Götzl: „Der Notarzt – ein Chirurg – hat keine auffälligen Befunde bei Fr. Zschäpe feststellen können. Prinzipiell hält sie der Arzt für verhandlungsfähig. Allerdings kann er nicht beurteilen, ob die Konzentrationsfähigkeit derart eingeschränkt ist, dass Fr. Zschäpe der Verhandlung nicht mehr folgen kann. Um das abschließend festzustellen, müsste ein Amtsarzt herbei geholt werden und das kann mehrere Stunden dauern.“

Sicherheitshalber fragt Götzl Zschäpe nach ihrem Befinden. Es folgt keine Reaktion, kein Kopfnicken, kein Kopfschütteln. Zschäpe schaut stur auf den Tisch. Dafür fordern ihre Anwälte zukünftige Verbesserungen für ihre Mandantin. Wohlleben erklärt dagegen, dass er sich in der Lage sieht, der Verhandlung weiter zu folgen – trotz „Kopfweh“. Auch dessen Verteidigung fordert bessere Bedingungen wie beispielsweise frische Luft in den Pausen.

Gegen 18:30 Uhr lässt Götzl den Zeugen K. nochmals in den Saal rufen, erklärt seine Vernehmung für heute beendet und lädt ihn für den nächsten Prozesstag nochmals vor.

Nachdem K. den Saal verlassen hat, folgt eine Erklärung des Nebenklage-Anwalts Rabe: „Der Abbruch der Verhandlung liegt offensichtlich eher in der Terminkoordinierung der Verteidigung und nicht am Gesundheitszustand von Fr.

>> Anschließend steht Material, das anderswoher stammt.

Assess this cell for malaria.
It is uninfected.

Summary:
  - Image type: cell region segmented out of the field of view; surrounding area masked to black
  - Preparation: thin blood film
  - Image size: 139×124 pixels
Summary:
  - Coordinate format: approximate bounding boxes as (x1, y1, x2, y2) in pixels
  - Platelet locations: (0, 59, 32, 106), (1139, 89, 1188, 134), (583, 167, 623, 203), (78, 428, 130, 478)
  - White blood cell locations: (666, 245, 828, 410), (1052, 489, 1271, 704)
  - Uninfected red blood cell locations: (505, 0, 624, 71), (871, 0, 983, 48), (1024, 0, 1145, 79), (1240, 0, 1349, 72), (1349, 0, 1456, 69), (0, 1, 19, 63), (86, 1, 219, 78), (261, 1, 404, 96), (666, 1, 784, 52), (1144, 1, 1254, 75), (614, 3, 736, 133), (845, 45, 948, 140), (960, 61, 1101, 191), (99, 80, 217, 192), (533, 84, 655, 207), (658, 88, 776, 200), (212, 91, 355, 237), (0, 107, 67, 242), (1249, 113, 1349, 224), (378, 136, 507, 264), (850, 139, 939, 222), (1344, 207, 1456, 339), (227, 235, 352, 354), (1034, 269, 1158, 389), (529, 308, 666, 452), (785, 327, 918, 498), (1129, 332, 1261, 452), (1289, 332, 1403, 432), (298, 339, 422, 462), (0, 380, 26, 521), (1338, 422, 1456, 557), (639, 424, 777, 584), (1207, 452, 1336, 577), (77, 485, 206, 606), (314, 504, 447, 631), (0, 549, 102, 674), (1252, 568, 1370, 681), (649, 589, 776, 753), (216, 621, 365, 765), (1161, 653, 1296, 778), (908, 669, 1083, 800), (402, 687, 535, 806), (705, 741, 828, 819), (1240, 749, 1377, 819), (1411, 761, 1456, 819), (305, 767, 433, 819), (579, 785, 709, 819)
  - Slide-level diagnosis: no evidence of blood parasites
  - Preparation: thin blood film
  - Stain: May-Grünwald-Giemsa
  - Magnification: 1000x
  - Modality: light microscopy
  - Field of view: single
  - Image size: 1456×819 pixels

Zschäpe begründet.“

Nebenklage Anwälte RA Rabe und RA Lucas - Foto J. Pohl

Nebenklage Anwälte RA Rabe und RA Lucas – Foto J. Pohl

Sein Kollege RA Lucas versucht im Streit die Rolle des Vermittlers zu übernehmen, was jedoch nach nur wenigen Worten von Götzl abgewiegelt wird.

Götzl: „Sie alle müssen ihre Termine so legen, dass Sie genügend Zeit für die Verhandlungstage haben. Welche Verpflichtungen die Verteidigung außerhalb dieser Verhandlung hat, interessiert mich nicht.“

Stahl: „Ich verwehre mich hiermit ausdrücklich gegenüber dem Vorwurf, dass ich den Gesundheitszustand meiner Mandantin als Vorwand missbraucht haben soll.“

Gelächter im Saal.

Götzl geht mit keinem Wort auf Stahl ein: „Wie lange ein Sitzungstag dauert, das bestimme immer noch ich. Sie können sich nicht darauf verlassen, dass der 3. Verhandlungstag spätestens um 16:30 Uhr endet.“

Rabe: „Ich möchte nochmals Folgendes festhalten: Es ging mit Stahls Zugfahrt los, erst danach bekam Fr. Zschäpe Kopfweh.“

Götzl beendet nach 1,5 Stunden den Streit um den verpassten Zug und die daraus resultierenden gesundheitlichen Probleme der Beate Zschäpe um 18:35 Uhr und erklärt die Verhandlung für heute als beendet.